Il Long Covid è un problema serio, spesso anche molto più dell’infezione stessa. Grazie a un recente studio, però, ci sarà la possibilità di sapere fin dall’inizio della malattia se si hanno fattori di rischio per questa sindrome.
Il Long Covid è diventato un problema serio per moltissime persone: tante, infatti, dopo aver contratto il Covid ed essere guarite, continuano ad avere spiacevoli sintomi per settimane, se non addirittura mesi. Uno studio, però, potrebbe rivelare già durante la malattia chi è e chi non è a rischio.
Il Long Covid ormai è diventato un problema reale. Forse anche più serio dell’infezione stessa. Innanzitutto cosa si intende precisamente con questo termine? Si intende, in sostanza, una vera e propria sindrome clinica, caratterizzata dall’insorgenza oppure dalla persistenza dei sintomi riconducibili al virus settimane oppure mesi dopo l’effettiva guarigione (da attestare ovviamente con esito negativo del tampone molecolare oppure antigenico).

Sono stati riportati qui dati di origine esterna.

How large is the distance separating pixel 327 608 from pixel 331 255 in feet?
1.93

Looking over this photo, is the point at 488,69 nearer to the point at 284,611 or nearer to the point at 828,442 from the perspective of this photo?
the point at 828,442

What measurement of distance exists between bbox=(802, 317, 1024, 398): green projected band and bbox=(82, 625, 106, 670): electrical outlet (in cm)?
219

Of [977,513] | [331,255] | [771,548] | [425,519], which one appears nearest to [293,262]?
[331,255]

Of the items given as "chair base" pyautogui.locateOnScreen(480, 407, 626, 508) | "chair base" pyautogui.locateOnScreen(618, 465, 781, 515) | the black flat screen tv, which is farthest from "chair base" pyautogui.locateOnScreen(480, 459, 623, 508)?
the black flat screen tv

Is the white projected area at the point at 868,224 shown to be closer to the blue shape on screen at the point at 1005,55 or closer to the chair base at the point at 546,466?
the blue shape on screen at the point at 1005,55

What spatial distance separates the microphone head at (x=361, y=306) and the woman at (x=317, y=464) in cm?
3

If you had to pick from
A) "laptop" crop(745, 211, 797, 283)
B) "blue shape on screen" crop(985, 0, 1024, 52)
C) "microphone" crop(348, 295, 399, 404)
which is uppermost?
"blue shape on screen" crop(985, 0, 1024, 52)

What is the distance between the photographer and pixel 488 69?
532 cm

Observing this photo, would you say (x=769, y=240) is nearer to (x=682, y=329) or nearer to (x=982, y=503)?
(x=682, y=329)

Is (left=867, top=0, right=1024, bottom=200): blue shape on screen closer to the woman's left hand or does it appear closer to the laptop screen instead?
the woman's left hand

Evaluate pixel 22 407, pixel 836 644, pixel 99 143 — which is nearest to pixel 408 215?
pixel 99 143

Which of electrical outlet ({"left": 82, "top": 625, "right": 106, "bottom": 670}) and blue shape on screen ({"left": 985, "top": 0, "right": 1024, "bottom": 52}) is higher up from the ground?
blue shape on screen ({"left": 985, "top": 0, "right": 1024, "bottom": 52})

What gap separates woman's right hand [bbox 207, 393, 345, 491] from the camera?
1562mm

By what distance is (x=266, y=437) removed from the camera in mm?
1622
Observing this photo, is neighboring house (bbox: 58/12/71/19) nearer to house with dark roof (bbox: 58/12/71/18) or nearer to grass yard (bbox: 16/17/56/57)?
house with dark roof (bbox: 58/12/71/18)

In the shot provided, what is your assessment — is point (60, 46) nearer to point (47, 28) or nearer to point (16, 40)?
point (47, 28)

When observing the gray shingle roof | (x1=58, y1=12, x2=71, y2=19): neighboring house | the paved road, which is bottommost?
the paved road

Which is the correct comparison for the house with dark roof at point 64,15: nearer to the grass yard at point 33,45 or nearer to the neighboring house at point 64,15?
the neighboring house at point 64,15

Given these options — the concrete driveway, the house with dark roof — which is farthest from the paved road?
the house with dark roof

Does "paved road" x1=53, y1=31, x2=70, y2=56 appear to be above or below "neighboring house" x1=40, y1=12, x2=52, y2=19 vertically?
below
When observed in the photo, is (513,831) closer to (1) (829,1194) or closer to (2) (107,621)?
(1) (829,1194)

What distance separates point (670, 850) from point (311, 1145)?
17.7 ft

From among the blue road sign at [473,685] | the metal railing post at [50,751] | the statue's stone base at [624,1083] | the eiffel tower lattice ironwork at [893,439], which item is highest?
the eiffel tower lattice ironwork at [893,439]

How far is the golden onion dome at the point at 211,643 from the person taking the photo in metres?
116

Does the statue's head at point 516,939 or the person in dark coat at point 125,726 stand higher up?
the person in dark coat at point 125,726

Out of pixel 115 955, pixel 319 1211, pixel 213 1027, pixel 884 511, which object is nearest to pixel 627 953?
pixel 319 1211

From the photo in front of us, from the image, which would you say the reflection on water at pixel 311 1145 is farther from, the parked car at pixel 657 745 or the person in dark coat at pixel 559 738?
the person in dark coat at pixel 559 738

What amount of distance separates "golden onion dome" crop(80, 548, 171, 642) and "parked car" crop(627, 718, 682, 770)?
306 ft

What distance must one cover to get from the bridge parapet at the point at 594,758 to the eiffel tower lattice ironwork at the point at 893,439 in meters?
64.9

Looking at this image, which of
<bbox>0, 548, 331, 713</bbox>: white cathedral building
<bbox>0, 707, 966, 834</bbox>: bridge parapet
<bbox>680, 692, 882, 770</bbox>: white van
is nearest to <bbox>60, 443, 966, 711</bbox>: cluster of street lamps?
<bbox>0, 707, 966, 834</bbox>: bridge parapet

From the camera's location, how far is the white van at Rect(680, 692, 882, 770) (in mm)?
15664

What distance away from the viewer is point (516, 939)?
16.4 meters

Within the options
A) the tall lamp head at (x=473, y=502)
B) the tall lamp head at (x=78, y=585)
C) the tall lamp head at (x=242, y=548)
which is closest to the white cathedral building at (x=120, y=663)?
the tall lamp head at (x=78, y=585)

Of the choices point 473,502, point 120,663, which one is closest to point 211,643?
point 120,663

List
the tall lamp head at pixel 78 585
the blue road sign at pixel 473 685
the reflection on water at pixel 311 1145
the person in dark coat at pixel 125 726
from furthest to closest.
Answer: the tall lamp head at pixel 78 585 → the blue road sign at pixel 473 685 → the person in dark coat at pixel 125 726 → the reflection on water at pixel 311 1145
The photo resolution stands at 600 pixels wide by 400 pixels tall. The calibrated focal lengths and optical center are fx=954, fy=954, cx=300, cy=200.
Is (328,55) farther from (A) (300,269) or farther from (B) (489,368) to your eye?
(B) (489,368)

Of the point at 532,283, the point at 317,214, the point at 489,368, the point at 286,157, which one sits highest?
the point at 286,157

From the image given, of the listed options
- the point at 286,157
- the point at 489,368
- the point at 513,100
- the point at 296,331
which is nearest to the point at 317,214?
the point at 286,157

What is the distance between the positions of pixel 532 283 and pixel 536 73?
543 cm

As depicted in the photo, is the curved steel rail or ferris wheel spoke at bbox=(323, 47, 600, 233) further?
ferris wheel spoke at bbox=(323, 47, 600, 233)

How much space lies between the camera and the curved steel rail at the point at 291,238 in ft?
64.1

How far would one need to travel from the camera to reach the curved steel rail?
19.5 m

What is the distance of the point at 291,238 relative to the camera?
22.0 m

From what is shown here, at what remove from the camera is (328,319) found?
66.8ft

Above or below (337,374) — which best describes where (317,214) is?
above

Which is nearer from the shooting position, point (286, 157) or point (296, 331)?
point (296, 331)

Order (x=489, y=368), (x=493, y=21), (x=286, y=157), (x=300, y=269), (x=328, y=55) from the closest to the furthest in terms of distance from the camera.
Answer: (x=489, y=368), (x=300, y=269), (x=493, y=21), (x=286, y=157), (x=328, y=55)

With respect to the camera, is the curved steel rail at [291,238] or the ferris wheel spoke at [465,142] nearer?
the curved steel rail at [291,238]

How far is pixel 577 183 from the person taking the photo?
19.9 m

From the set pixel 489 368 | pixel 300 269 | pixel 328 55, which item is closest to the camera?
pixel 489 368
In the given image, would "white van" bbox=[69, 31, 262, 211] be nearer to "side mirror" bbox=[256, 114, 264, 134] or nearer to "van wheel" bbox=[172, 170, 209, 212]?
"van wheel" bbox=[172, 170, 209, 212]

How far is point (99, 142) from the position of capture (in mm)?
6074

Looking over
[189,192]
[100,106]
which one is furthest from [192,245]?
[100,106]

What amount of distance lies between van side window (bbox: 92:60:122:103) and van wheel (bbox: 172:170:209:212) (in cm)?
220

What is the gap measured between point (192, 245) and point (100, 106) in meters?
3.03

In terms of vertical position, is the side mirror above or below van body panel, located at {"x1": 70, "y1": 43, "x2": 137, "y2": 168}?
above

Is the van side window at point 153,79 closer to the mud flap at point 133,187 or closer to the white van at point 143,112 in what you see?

In pratica accade questo: un soggetto si negativizza de facto, ma continua ad avere sintomi, spesso anche peggiori di come li aveva avvertiti durante la malattia.
Quali sono i sintomi più comuni? Dipende, perché variano da soggetto a soggetto, ma sostanzialmente parliamo di fatica persistente, debolezza, dolori muscolari e articolari, mancanza di appetito.
Ma cosa determina l’insorgere di questa sindrome? Ad oggi non è ancora chiaro quale meccanismo determini in alcune persone la sua comparsa, ma probabilmente è una conseguenza di danni al sistema nervoso causati dal Covid, oppure una risposta anomala del sistema immunitario (ma potrebbe essere anche un mix di entrambe le cose).
Esistono comunque dei fattori di rischio. Questi sono l’età, il sesso (le donne sono più propense a sviluppare il Long Covid), l’ospedalizzazione, l’obesità e il diabete di tipo 2. In ogni caso, oggi sappiamo che esiste un esame accurato, capace di prevedere, già mentre è in corso l’infezione, questa sindrome.
Uno studio condotto da ricercatori dell’University College London (Ucl) e pubblicato su eBioMedicine del gruppo The Lancet ci permetterà di capire già chi svilupperà il Long Covid e chi no, individuando quindi i soggetti a rischio.